■ TO BE DONE:
[A] Please extract everything from "Remind me, how" down to "59B Leipzig Gose." in the GABF categories excerpt.
[B] In the GABF categories excerpt, why does Jeff Alworth say the early category list was so lean? Answer in one to three sentences.

■ EXTRACT PROVIDED:
Porters – Great Northern Porter, Summit Brewing
Stouts – Boulder Stout, Rockies Brewing
Vienna Style Lagers – Vienna Style Lager, Vienna Brewing Co.
Wheat beers – Edelweiss, Val Blatz Brewery

A few of those beers will be contenders to win this week.


8 Responses to When the GABF had 12 categories

  1. Jeff Alworth September 21, 2009 at 2:21 pm #

    Even for a fan of limited categories, this seems a bit … lean. And also bizarre. Ales is one category (9,612 commercial examples) and alts another (commercial examples: 17). Stouts and porters–also known as ales–occupy two more. Very odd.

    It goes to show that the categories have to reflect current brewing mores. In ’87, we were still much more an American light lager country than a multidimensional craft brewing country.

  2. Rick Garvin September 21, 2009 at 5:14 pm #

    Thanks for the flashback! That was my first GABF and it was held in conduction with the AHA Conference. The world was different place then and it was a MUCH smaller event.

    Cheers, Rick

  3. Ron Pattinson September 22, 2009 at 2:08 am #

    Remind me, how many categories are there this year?

  4. Stan Hieronymus September 22, 2009 at 5:55 am #

    78 medal categories, within those styles defined in many subcategories.

    For instance, 59 is German-style sour ales. 59A Berliner Weisse and 59B Leipzig Gose.

    60 is German-style Hefeweizen (really just what Germans call helles hefe) and 61 German-style Wheat Ale. 61 has 5 subcategories, everything from leichtes weiss to weissbock.

    The whole list.

    I’ll do my best to report back on the status of attempts at Gose.

  5. SteveH September 22, 2009 at 6:41 am #

    >>”And also bizarre. Ales is one category (9,612 commercial examples) and alts another (commercial examples: 17). Stouts and porters–also known as ales–occupy two more. Very odd.”

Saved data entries
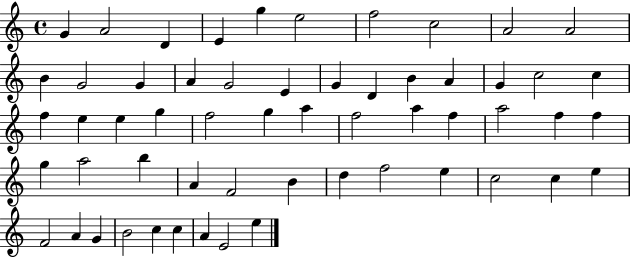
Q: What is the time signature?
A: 4/4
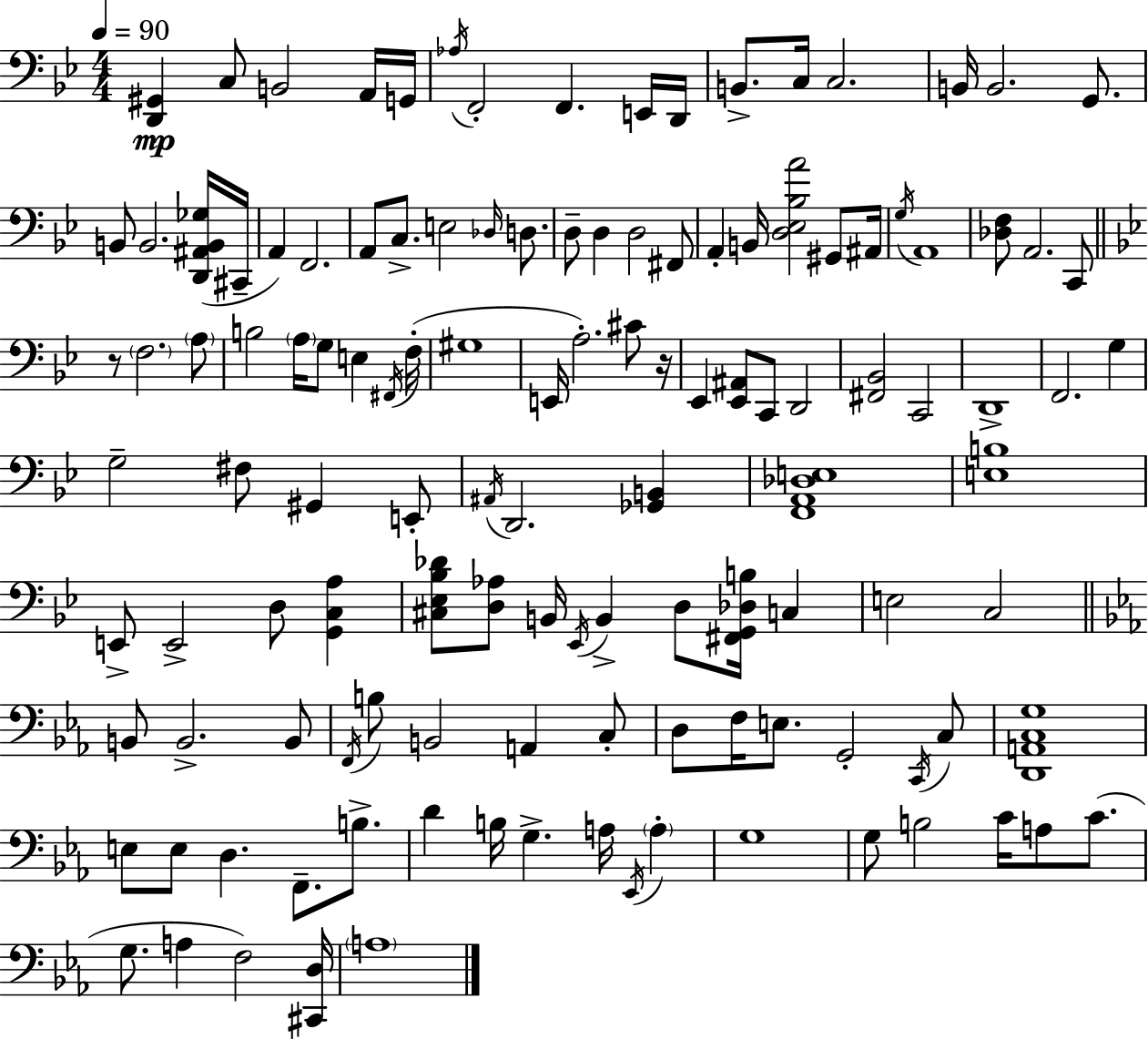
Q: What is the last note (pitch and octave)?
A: A3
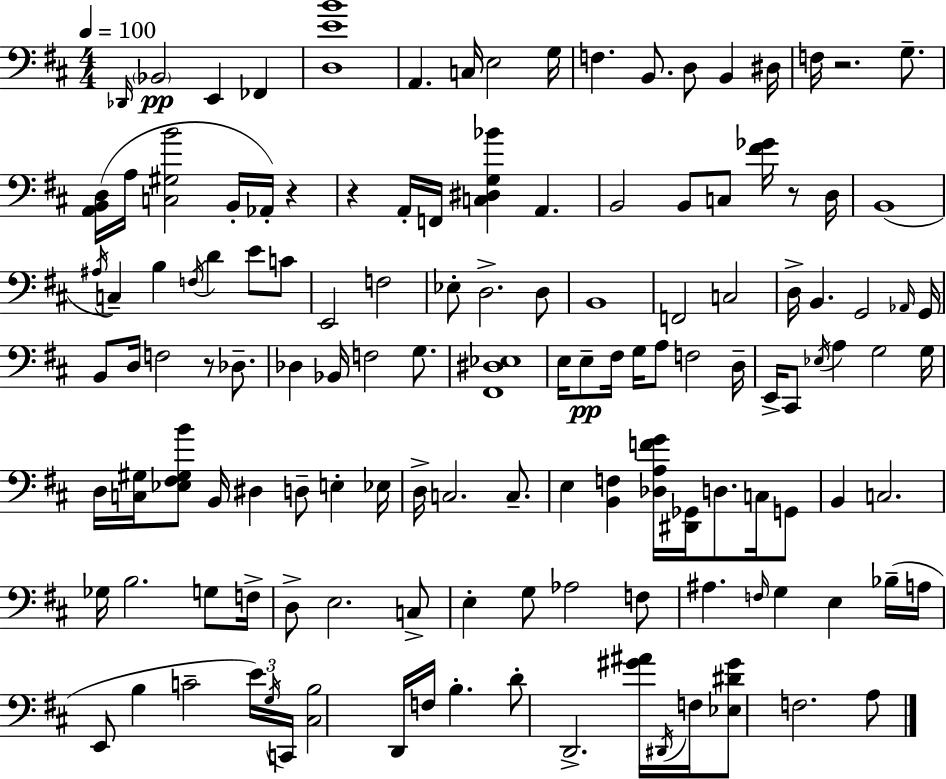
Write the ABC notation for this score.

X:1
T:Untitled
M:4/4
L:1/4
K:D
_D,,/4 _B,,2 E,, _F,, [D,EB]4 A,, C,/4 E,2 G,/4 F, B,,/2 D,/2 B,, ^D,/4 F,/4 z2 G,/2 [A,,B,,D,]/4 A,/4 [C,^G,B]2 B,,/4 _A,,/4 z z A,,/4 F,,/4 [C,^D,G,_B] A,, B,,2 B,,/2 C,/2 [^F_G]/4 z/2 D,/4 B,,4 ^A,/4 C, B, F,/4 D E/2 C/2 E,,2 F,2 _E,/2 D,2 D,/2 B,,4 F,,2 C,2 D,/4 B,, G,,2 _A,,/4 G,,/4 B,,/2 D,/4 F,2 z/2 _D,/2 _D, _B,,/4 F,2 G,/2 [^F,,^D,_E,]4 E,/4 E,/2 ^F,/4 G,/4 A,/2 F,2 D,/4 E,,/4 ^C,,/2 _E,/4 A, G,2 G,/4 D,/4 [C,^G,]/4 [_E,^F,^G,B]/2 B,,/4 ^D, D,/2 E, _E,/4 D,/4 C,2 C,/2 E, [B,,F,] [_D,A,FG]/4 [^D,,_G,,]/4 D,/2 C,/4 G,,/2 B,, C,2 _G,/4 B,2 G,/2 F,/4 D,/2 E,2 C,/2 E, G,/2 _A,2 F,/2 ^A, F,/4 G, E, _B,/4 A,/4 E,,/2 B, C2 E/4 G,/4 C,,/4 [^C,B,]2 D,,/4 F,/4 B, D/2 D,,2 [^G^A]/4 ^D,,/4 F,/4 [_E,^D^G]/2 F,2 A,/2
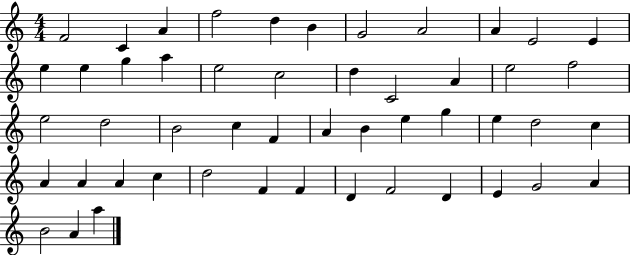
{
  \clef treble
  \numericTimeSignature
  \time 4/4
  \key c \major
  f'2 c'4 a'4 | f''2 d''4 b'4 | g'2 a'2 | a'4 e'2 e'4 | \break e''4 e''4 g''4 a''4 | e''2 c''2 | d''4 c'2 a'4 | e''2 f''2 | \break e''2 d''2 | b'2 c''4 f'4 | a'4 b'4 e''4 g''4 | e''4 d''2 c''4 | \break a'4 a'4 a'4 c''4 | d''2 f'4 f'4 | d'4 f'2 d'4 | e'4 g'2 a'4 | \break b'2 a'4 a''4 | \bar "|."
}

■ ANSWERS FOR THE TASKS:
[A]
Remind me, how many categories are there this year?

  4. Stan Hieronymus September 22, 2009 at 5:55 am #

    78 medal categories, within those styles defined in many subcategories.

    For instance, 59 is German-style sour ales. 59A Berliner Weisse and 59B Leipzig Gose.

[B] He says competition categories have to reflect current brewing mores. In 1987 the country was still much more an American light lager country than a multidimensional craft brewing country.